EXERCISE OBJECTIVE: From the blog post below about office restrooms, list every type of toilet stall the writer mentions, identified by its position or purpose.

Archive for the 'bathroom stuff' Category

Hey! Here’s something embarassing you should know!

Last week I fell asleep on the toilet.


We’re talking at like 2pm.

I am such a grandma!

In other news, what the hell would you need this for?

The Porcelain Dance of my Destiny.

I’m on a bathroom tirade again. I’d like to talk to you today about something I care passionately about—namely…pooping.
You see, I don’t enjoy pooping in public restrooms, but hey, when you work 8 hours in an office, it’s bound to happen. Every other day or so I am forced to drop the kids off at the pool at work, and it is rarely a time to rejoice.
First of all, I am forced with the dilemma of which toilet to use in the restroom. I once read in a magazine that most people are likely to walk down to the last stall in the bathroom, so it’s best to head straight for the stall closest to the door, because that one will have less fecal matter, blah blah on it. I’ve been a subscriber to this for years, and for the most part it’s true. The first stall in a bathroom is often the cleanest.
I think pretty much every woman who works here has somehow read the same article, because the first stall is clearly where most of these ladies are going to assplode.
I began to change my routine, thinking that the last stall would be my stall of choice (for the record, I hate going in the middle stalls. Too much action on either side of me.).
Apparently everyone ELSE uses that one.
What is a girl to do?
BUT THEN…then I saw a co-worker head to the one handicapped stall in the bathroom. At first I though she was crazy because the toilet is clearly another three inches higher off the ground and it’s in it’s own little area. I shortly realized that my co-worker is a GENIUS because no one who works here is handicapped, so no one goes into that stall! I HAVE FOUND A PORCELAIN NARNIA, MY FRIENDS!

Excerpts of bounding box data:
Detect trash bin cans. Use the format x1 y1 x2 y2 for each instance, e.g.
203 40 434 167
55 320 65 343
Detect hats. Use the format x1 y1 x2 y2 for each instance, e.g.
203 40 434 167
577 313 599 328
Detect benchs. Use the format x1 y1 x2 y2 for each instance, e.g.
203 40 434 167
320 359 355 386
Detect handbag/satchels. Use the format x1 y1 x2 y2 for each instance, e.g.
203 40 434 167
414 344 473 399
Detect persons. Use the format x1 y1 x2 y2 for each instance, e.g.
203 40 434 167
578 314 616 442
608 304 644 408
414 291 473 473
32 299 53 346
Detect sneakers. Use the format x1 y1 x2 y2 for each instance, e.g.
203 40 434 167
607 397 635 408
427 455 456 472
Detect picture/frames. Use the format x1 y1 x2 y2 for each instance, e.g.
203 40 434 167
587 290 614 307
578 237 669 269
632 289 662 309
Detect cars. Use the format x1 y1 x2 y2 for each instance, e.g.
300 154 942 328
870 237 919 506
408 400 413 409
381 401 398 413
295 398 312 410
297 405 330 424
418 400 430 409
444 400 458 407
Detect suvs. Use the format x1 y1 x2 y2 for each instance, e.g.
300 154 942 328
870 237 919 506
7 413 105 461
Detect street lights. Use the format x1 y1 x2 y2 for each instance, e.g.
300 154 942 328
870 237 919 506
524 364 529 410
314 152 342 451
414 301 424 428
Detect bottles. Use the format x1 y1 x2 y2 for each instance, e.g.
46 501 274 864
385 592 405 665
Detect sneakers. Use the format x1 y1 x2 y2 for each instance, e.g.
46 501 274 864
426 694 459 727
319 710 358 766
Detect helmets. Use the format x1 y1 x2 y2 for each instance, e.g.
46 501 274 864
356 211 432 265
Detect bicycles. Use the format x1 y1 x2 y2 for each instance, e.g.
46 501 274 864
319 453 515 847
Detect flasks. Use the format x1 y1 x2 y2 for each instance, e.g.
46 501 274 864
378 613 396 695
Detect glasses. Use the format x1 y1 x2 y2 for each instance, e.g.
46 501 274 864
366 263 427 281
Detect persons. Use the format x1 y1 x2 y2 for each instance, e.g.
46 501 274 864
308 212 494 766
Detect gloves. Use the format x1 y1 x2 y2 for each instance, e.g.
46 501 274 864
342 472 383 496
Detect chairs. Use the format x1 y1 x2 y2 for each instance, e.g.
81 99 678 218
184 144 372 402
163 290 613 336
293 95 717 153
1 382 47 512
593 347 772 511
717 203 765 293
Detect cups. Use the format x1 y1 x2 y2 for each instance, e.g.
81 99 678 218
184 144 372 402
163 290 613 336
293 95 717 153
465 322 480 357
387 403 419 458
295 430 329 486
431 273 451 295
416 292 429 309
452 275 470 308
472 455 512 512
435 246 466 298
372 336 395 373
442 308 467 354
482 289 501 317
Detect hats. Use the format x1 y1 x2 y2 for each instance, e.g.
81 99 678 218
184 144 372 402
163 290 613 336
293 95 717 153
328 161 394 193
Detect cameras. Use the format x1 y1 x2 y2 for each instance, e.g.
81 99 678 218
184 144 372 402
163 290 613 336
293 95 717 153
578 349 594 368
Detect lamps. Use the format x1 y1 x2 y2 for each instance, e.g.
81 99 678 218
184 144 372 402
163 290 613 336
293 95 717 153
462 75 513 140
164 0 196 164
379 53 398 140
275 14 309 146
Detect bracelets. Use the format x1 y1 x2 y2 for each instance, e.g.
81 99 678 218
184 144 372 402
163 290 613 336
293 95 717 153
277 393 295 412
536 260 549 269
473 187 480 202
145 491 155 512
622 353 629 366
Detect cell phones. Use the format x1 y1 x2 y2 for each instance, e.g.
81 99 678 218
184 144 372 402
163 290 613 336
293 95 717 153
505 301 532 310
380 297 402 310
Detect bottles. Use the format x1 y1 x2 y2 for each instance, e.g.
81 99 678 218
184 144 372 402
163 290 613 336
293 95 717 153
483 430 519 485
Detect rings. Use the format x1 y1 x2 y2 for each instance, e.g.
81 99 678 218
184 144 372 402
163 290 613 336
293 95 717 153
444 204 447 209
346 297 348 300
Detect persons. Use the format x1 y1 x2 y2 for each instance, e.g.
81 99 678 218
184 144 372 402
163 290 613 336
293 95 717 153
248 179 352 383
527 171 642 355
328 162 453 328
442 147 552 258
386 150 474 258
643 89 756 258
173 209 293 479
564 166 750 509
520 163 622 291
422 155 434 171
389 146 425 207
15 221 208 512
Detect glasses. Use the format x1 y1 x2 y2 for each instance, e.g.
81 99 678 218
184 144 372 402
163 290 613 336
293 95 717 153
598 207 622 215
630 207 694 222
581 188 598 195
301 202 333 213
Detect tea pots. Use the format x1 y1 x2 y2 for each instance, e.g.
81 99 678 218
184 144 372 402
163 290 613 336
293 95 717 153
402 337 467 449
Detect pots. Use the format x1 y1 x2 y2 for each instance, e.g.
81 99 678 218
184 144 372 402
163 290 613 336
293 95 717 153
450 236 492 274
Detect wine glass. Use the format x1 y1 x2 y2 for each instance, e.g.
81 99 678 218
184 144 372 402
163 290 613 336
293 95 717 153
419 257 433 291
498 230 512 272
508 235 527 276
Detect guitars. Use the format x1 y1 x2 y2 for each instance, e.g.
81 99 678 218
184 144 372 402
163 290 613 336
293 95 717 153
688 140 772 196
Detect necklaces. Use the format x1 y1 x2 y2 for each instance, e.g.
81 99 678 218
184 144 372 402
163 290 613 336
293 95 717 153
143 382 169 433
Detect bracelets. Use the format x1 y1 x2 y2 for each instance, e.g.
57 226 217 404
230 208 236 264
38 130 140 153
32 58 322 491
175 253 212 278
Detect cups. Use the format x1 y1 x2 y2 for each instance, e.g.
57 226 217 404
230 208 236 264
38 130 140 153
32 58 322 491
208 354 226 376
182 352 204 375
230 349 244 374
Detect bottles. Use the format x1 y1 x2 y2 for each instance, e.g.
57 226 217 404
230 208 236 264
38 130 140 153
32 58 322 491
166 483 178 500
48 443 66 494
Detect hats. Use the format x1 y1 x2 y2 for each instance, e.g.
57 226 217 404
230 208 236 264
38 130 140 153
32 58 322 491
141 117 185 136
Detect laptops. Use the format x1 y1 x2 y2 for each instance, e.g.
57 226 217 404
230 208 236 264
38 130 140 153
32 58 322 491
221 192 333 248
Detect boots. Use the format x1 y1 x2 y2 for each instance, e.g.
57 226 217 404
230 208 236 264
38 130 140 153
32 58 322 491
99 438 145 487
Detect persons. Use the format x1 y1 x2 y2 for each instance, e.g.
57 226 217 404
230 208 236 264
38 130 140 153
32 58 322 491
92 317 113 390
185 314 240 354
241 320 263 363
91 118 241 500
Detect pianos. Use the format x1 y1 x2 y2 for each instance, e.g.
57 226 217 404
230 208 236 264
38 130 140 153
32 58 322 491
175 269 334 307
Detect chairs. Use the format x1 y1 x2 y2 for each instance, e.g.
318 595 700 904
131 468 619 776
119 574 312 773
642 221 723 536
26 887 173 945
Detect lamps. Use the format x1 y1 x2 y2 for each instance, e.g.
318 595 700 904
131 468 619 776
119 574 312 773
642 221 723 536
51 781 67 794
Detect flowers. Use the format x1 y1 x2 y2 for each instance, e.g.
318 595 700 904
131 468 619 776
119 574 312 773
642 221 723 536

RESULT FOR THIS TASK:
- The first stall, closest to the door
- The last stall
- The middle stalls
- The handicapped stall